BEGIN
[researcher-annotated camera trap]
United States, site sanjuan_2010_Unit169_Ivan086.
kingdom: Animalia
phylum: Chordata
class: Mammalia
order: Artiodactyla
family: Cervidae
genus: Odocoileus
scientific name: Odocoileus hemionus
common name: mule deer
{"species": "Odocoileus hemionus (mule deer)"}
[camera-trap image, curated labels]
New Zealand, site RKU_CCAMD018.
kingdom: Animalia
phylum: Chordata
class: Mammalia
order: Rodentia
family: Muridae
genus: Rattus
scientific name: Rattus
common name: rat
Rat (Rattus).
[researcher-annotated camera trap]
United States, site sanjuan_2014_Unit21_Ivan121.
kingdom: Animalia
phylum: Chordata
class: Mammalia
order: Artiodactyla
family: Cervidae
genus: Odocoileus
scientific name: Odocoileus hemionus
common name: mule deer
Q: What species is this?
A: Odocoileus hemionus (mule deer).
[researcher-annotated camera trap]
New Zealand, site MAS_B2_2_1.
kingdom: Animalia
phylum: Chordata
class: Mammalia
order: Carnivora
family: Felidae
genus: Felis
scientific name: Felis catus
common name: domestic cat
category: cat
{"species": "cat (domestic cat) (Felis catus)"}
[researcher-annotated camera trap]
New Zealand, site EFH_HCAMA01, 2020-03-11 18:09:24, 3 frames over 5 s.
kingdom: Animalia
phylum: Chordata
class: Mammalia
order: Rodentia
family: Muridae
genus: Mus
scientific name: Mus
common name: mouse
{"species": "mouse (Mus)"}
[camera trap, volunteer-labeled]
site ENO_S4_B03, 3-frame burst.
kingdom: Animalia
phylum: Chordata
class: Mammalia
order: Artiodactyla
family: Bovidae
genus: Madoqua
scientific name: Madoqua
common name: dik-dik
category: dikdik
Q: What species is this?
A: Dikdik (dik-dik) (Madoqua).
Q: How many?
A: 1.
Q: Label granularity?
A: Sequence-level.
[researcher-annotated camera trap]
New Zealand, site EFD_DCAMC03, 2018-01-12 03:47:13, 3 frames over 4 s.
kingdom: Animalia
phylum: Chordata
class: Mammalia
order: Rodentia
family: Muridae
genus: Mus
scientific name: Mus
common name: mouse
END
=== Directions ===
Pick each line holding the word "site" out of the listing.

=== Answer to this exercise ===
United States, site sanjuan_2010_Unit169_Ivan086.
New Zealand, site RKU_CCAMD018.
United States, site sanjuan_2014_Unit21_Ivan121.
New Zealand, site MAS_B2_2_1.
New Zealand, site EFH_HCAMA01, 2020-03-11 18:09:24, 3 frames over 5 s.
site ENO_S4_B03, 3-frame burst.
New Zealand, site EFD_DCAMC03, 2018-01-12 03:47:13, 3 frames over 4 s.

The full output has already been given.